La lunga crisi del teatro italiano
I teatri nella pandemia stanno attraversando la loro crisi più devastante, innestata su un organismo già pesantemente compromesso. Se dovessero davvero scomparire domani, importerebbe a qualcuno?
Il mondo dello spettacolo dal vivo ha finalmente ricevuto risposte su quando si potrà ricominciare a lavorare e a quali condizioni ma, nonostante la riapertura dei teatri e le norme di sicurezza siano state chiarite, continua a navigare in pessime acque. Quello che è certo è che i grandi enti culturali potranno permettersi di investire in misure precauzionali e ridurre spazi comunque grandi per contingentare il pubblico, ma le decine di spazi minori, che spesso non sono teatri convenzionali e con capacità economiche già ridotte prima dell’attuale crisi nella crisi?
Senza dubbio qualcuno al Ministero starà lavorando a tutto questo, ce lo auguriamo. Ad oggi, però, le programmazioni dei festival estivi e le stagioni teatrali sono bloccate in un limbo di incertezze sul da farsi, perché tutto costerà molto di più e le condizioni economiche di tante realtà sono devastate.
È chiaro che, nello spettacolo, non sono soltanto gli artisti a soffrire questa situazione, ma un indotto imponente di maestranze tecniche e artigianali. A queste possiamo aggiungere il fatto che spesso non sono contrattualizzate ma implicitamente vincolate, nonostante siano titolari di partite Iva, anche dalle istituzioni culturali pubbliche più importanti.
La crisi della presenza
Per quanto riguarda chi sta sul palco esiste una parentesi positiva: numerosi artisti del mondo del teatro hanno aumentato la consapevolezza della propria presenza.
Nelle ultime settimane i movimenti che chiedono a gran voce tutele e ascolto si sono moltiplicati dando vita a gruppi spontanei sui social (Facebook e Telegram le piattaforme principali) formati da centinaia di attori e attrici. Ho sentito parlare con entusiasmo di sindacati persone che, prima d’ora, non avrei mai pensato si sarebbero interessate dell’argomento.

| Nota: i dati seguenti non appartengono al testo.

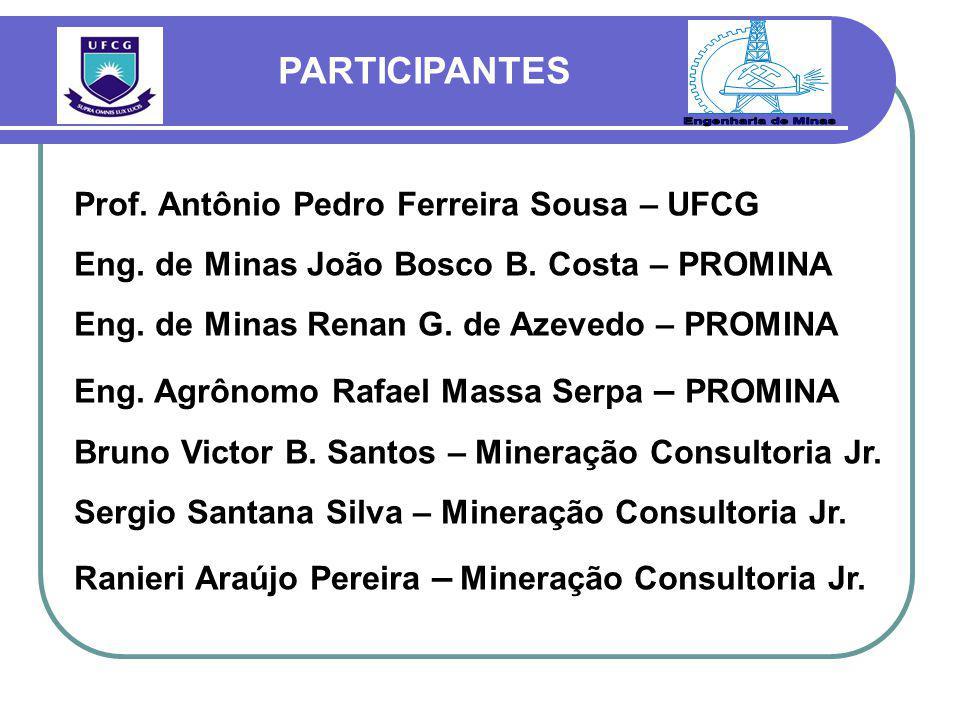 Prof. Antônio Pedro Ferreira Sousa – UFCG Eng. de Minas João Bosco B. Costa – PROMINA Eng. de Minas Renan G. de Azevedo – PROMINA Eng. Agrônomo Rafael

Spesso, questi artisti, erano la prima e parzialmente inconsapevole causa della loro disgrazia in quanto, pur di fare il lavoro al quale hanno deciso di dedicare la propria esistenza, passavano da una mezza scrittura all’altra, accettando agibilità minime (o in numerosissimi casi nero) e prove non pagate. Chi fa questo mestiere sa quanto sacrificio ci voglia per arrivare a una «prima» e potersi permettere il lusso di allestire un esaurimento nervoso nelle successive promozione e distribuzione. Questo circolo vizioso ha impedito a tanti lavoratori e lavoratrici dello spettacolo di maturare le ormai note trenta giornate ex-Enpals necessarie per accedere all’indennità prevista per gli autonomi della cultura pur avendo, paradossalmente, maturato molte più ore di lavoro effettivo di quanto richiesto. Con l’ultimo decreto il tetto è stato abbassato a sette giornate nell’ultimo decreto ma, anche questa decisione, ha sollevato un vespaio di polemiche e dimostrato la mancanza di coscienza di classe della categoria.

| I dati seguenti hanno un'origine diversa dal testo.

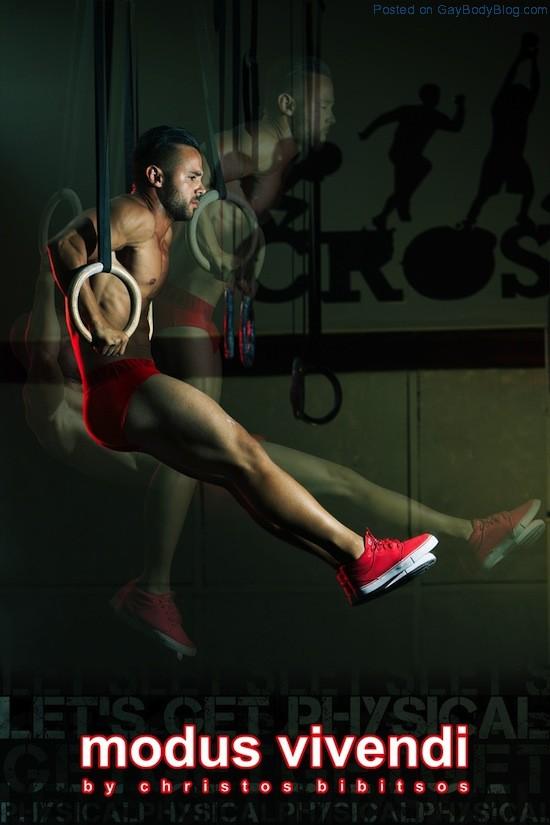 Gym Buff Hunks From Modus Vivendi (5)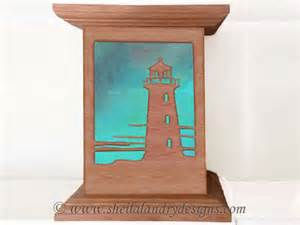 Light house pattern search scroll saw woodworking amp crafts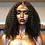 Thumbnail: Shelah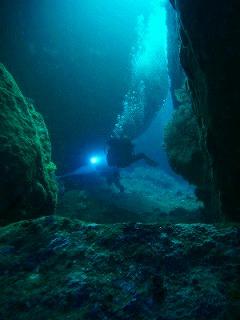 phuket diving similan クルーズ ダイビング シミラン諸島 プーケット アンダマンダイバーズ andamadivers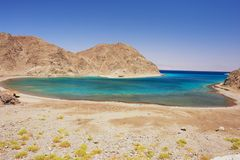Taba, Egypt. View of the fjord in Taba, Egypt Stock Photo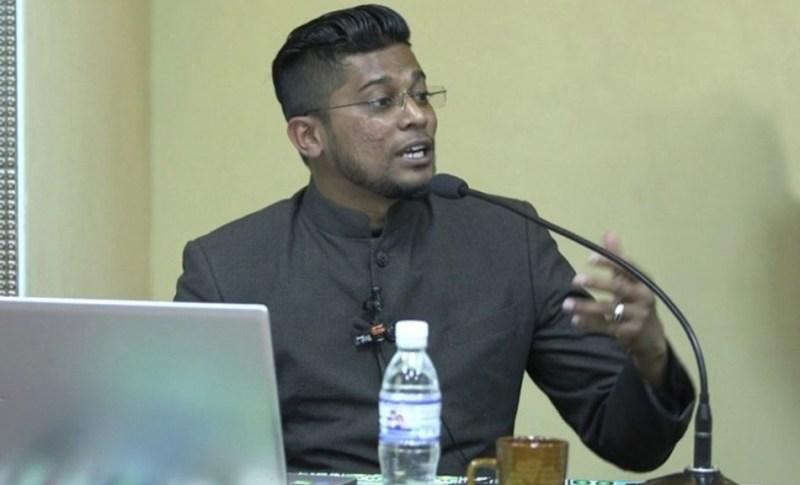Zamri nafi hina agama Hindu, biar mahkamah tentukan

Non sto dicendo niente di straordinario, nell’ambiente è un fatto noto che la maggior parte delle compagnie e realtà indipendenti esistenti in Italia, spesso anche quelle con un nome abbastanza conosciuto, non possono materialmente permettersi di pagare le prove a causa della scarsa disponibilità di fondi per le produzioni. A volte neanche i caffè, figurarsi le prove.

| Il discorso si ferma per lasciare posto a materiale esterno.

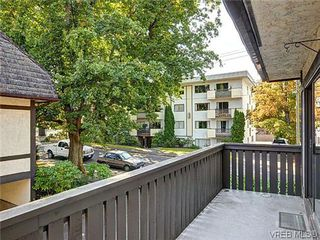 Photo 3: 6 1464 Fort Street in VICTORIA: Vi Fernwood Residential for sale (Victoria)  : MLS®# 320378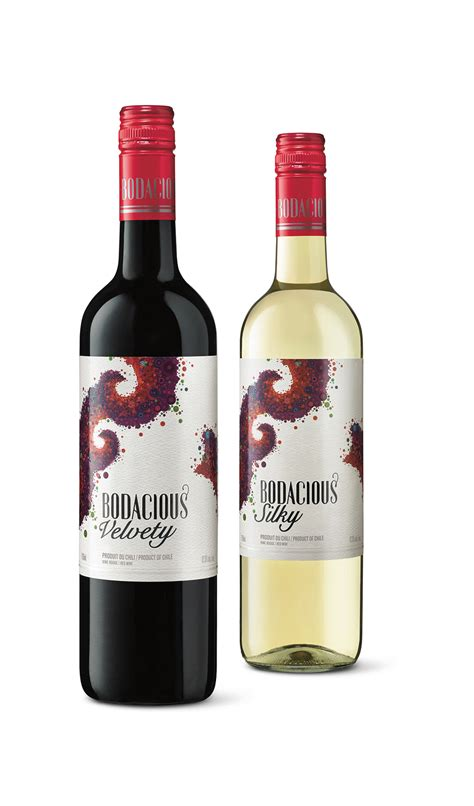 bodacious wine on packaging of the world creative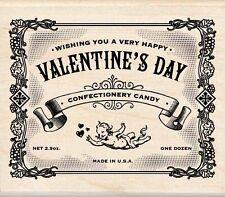 Valentine's Day Label Rubber Stamp Wrapper Steampunk Chocolate Cherub Gothic Wed
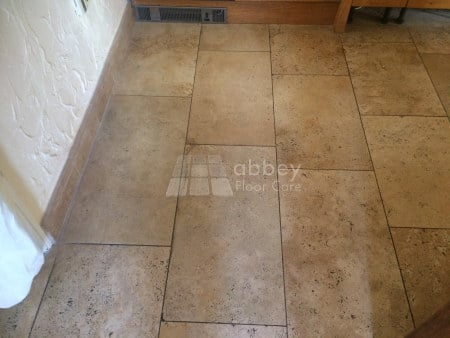 soiled travertine floor Selby North Yorkshire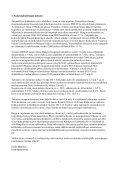 Tasekirja 2011 - Hanko - Page 3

Questa situazione negli ultimi decenni ha provocato, per dirla con Ernesto de Martino, una progressiva crisi della presenza dell’artista di teatro in Italia, giunto al punto di dubitare della sua stessa esistenza e della propria capacità di determinare la propria azione, intesa come atto esistenziale nel mondo. Tutto ciò è semplificabile con il tristemente noto dialogo:
– «Faccio l’attore»
– «Sì, ma di lavoro?»
La risposta a questa domanda inopportuna in genere è rabbiosa, ma nel profondo destabilizza, perché per tanti artisti e artiste è dura arrivare a fine mese. Ci abbiamo scherzato tutti e tutte ma il retrogusto amaro rimane.
E se il teatro scompare?
Da settimane si sentono pronunciare editti sull’indispensabilità del teatro, che senza teatro non si può sopravvivere, che c’è bisogno che il Governo si assuma la responsabilità di quanto sta accadendo, ma la realtà è ben diversa perché la crisi della presenza non riguarda solo gli artisti ma è il teatro stesso a rischiare la sua stessa esistenza. Se il teatro in Italia dovesse scomparire all’improvviso, a una larga maggioranza della popolazione non importerebbe nulla, molti nemmeno se ne accorgerebbero. Le cause sono tante, ramificate nei cambiamenti della società ma ci sono delle matrici che possono aiutare a capire come sia avvenuto questo processo di disaffezione a un’arte che ormai solo chi la fa percepisce come indispensabile.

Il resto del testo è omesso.